I admit it: I’m not a lover of all things social media. I am participating in the Facebook and Twitter discussions a bit begrudgingly. It’s not that I don’t think these tools work to grow businesses and create interesting discourse. They do.

It’s just that as a solo, I have only so much time available to me, and I’m interested in being involved with the things that offer the most bang for the buck. Don’t get me wrong: I’m not trying to “sell” to my followers and friends, or looking at them as a means to an end. But at the end of the day, I have to make a living and I’m trying to use my time as efficiently as possible.

That’s not to say that I don’t have some fun with social media. How better to complain about careless drivers or Wisconsinites seemingly paralyzed by snow? I’m also using these tools to promote my business by tweeting about my appearances on CNBC, and by pushing my blog feed into my Facebook updates.

It’s a fact that major media outlets are using tools like Twitter and Facebook not only to promote their publications, but also to look for stories, sources, and experts. And frankly, I’d rather spend some time on Twitter to get a media contact, than pay a PR firm thousands of dollars to find me media placements.

Having said all that, Heidi Miller (the Podcasting Princess) did a great piece on her blog last week… How to frak up social media and guarantee it’s a waste of your time. You’ll have to go over to her site for all the details, but here’s a bit of what she has to say. Aspiring social media participants should definitely take note.
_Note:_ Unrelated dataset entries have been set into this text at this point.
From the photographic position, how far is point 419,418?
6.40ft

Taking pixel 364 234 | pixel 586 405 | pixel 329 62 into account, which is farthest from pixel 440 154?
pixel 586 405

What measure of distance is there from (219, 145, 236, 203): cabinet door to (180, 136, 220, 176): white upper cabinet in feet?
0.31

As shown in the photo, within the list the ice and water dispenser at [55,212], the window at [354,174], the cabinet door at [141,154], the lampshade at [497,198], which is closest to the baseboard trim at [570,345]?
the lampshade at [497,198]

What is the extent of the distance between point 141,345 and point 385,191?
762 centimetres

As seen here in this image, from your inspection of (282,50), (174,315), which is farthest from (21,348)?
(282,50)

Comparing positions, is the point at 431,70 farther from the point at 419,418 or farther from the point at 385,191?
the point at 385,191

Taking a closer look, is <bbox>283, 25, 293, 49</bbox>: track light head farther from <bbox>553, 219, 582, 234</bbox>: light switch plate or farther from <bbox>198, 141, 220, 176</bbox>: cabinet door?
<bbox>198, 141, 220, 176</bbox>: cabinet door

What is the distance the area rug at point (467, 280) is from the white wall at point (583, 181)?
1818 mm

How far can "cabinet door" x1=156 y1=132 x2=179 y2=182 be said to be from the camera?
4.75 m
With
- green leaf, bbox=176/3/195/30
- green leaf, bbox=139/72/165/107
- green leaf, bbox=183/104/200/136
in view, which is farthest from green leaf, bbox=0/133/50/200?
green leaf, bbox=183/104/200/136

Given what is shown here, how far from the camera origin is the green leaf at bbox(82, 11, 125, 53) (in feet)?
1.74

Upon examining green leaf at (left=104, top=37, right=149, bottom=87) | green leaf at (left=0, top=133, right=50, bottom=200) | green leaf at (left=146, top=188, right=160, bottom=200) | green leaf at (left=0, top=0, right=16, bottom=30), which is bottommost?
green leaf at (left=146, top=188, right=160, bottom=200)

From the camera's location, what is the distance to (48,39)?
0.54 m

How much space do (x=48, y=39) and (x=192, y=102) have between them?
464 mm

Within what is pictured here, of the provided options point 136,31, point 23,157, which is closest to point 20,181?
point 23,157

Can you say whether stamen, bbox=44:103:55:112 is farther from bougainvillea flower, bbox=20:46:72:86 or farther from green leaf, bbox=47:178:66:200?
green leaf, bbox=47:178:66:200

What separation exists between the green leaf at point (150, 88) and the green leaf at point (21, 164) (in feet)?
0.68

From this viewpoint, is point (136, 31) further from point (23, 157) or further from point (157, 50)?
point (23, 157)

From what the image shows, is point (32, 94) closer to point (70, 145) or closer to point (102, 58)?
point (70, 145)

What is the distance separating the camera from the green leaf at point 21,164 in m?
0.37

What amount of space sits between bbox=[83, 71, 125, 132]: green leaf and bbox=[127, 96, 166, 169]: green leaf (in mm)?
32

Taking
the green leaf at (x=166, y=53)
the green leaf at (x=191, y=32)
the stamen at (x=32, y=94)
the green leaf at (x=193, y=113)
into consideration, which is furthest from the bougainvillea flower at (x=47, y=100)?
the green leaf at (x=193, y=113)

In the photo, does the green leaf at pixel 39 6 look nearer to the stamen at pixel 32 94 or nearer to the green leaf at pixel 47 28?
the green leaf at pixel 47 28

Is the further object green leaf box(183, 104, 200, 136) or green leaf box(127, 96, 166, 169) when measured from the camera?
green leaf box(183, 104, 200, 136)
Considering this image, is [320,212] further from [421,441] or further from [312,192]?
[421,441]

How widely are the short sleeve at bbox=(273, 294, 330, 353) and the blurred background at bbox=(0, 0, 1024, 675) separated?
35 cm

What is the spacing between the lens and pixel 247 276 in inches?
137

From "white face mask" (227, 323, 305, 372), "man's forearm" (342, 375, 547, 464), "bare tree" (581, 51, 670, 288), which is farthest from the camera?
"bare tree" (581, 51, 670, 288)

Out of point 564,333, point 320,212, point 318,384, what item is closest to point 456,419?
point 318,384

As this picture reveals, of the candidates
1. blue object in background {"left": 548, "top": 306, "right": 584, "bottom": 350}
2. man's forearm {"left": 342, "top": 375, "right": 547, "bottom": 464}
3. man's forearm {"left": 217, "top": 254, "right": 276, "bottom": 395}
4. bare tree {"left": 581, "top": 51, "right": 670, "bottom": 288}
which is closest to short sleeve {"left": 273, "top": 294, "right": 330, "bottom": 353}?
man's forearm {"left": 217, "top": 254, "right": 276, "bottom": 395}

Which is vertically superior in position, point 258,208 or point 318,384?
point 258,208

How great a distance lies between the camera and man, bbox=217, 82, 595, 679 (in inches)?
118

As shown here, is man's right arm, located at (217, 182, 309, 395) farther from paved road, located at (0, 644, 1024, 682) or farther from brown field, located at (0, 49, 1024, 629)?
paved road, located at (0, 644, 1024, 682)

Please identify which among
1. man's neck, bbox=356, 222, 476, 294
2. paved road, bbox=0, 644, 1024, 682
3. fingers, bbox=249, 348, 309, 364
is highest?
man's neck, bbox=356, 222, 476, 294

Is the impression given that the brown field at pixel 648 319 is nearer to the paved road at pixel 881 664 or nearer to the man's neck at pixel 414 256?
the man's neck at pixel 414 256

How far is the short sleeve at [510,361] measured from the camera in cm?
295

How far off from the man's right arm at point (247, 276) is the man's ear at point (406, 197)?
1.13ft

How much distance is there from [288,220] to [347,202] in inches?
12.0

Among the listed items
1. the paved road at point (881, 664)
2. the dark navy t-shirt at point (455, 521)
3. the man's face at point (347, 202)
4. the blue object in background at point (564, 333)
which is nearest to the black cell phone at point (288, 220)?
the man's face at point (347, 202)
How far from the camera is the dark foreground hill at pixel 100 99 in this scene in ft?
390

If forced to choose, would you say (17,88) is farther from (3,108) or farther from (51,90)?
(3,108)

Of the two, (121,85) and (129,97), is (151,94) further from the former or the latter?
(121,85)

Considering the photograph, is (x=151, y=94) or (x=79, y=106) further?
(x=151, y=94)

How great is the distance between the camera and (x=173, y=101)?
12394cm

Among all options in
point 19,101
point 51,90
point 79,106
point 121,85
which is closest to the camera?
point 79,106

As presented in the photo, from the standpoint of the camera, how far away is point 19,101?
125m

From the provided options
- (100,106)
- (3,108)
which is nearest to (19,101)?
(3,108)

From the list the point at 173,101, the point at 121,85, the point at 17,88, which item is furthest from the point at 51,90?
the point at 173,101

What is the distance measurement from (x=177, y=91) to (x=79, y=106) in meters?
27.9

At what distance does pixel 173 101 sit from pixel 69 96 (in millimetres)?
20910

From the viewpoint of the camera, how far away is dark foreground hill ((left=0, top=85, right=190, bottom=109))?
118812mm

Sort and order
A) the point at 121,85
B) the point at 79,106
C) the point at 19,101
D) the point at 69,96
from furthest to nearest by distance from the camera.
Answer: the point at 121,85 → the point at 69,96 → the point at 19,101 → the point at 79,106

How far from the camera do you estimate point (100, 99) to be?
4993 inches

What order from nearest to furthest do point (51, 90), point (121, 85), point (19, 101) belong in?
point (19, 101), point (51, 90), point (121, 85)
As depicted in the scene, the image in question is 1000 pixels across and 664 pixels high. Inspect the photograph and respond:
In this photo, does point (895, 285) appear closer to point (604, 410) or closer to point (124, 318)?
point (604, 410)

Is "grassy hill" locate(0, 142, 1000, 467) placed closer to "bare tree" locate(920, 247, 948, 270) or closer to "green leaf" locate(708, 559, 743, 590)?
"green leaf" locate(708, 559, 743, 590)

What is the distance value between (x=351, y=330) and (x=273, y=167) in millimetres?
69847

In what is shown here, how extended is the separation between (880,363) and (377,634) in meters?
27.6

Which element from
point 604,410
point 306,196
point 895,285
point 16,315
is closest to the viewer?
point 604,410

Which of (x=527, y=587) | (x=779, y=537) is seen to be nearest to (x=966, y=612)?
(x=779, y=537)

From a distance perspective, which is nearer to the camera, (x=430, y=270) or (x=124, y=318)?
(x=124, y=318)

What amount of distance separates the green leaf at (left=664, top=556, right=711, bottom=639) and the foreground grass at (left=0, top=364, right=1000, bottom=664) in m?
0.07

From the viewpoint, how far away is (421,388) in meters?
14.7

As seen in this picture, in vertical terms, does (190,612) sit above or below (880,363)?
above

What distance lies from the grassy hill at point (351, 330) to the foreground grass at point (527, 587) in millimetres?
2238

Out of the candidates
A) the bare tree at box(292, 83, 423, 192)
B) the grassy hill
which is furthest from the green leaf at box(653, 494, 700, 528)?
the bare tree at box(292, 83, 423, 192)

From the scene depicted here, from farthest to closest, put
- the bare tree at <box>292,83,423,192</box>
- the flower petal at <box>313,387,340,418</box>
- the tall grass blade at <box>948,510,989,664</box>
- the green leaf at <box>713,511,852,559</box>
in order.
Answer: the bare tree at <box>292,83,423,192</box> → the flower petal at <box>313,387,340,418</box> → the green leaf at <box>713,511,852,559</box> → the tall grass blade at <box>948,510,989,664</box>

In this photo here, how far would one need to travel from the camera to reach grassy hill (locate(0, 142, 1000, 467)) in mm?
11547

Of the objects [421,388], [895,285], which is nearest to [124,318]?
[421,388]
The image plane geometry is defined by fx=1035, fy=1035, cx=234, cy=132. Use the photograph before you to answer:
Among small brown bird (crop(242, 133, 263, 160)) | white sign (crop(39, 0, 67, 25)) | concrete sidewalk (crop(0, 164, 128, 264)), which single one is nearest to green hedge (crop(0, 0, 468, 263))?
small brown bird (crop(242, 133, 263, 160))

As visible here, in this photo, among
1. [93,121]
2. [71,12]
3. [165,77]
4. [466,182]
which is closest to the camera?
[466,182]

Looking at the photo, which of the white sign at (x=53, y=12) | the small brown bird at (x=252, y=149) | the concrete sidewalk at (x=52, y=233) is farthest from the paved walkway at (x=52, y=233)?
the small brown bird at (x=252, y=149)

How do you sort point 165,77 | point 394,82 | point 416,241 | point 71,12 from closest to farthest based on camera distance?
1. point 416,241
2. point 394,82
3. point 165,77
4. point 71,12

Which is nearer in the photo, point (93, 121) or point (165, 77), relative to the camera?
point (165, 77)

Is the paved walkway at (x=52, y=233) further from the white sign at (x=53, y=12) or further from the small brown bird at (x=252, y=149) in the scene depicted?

  • Treat people in your new social networks as prospects, not friends. Make sure that you constantly bombard them with one-way messages about how great your product is.
  • Be in a hurry to show “results.” Forget that “Connections over time equal trust” (–Tara Hunt); insist on showing immediate sales, hits and clickthroughs from your blog, podcast, Twitter or Facebook page with no concern for building relationships with your friends and participants.
  • Keep it impersonal; sounds like a corporation. Avoid speaking in a human voice; always “regret any inconvenience we may have caused you” instead of saying “sorry we messed up.”
  • Be the same. Never change. Keep on doing what you’re doing. Don’t bother to differentiate yourself from your competition; just stick with what you know. Never reach out.
  • Be afraid. Let your fear of loss of control of the conversation cause you to treat social media like traditional media. Insist on 100% control of everything you produce and keep channels closed so that when a PR crisis comes along, you have no connections, no credibility and nothing but slow, clunky methods of reacting publicly.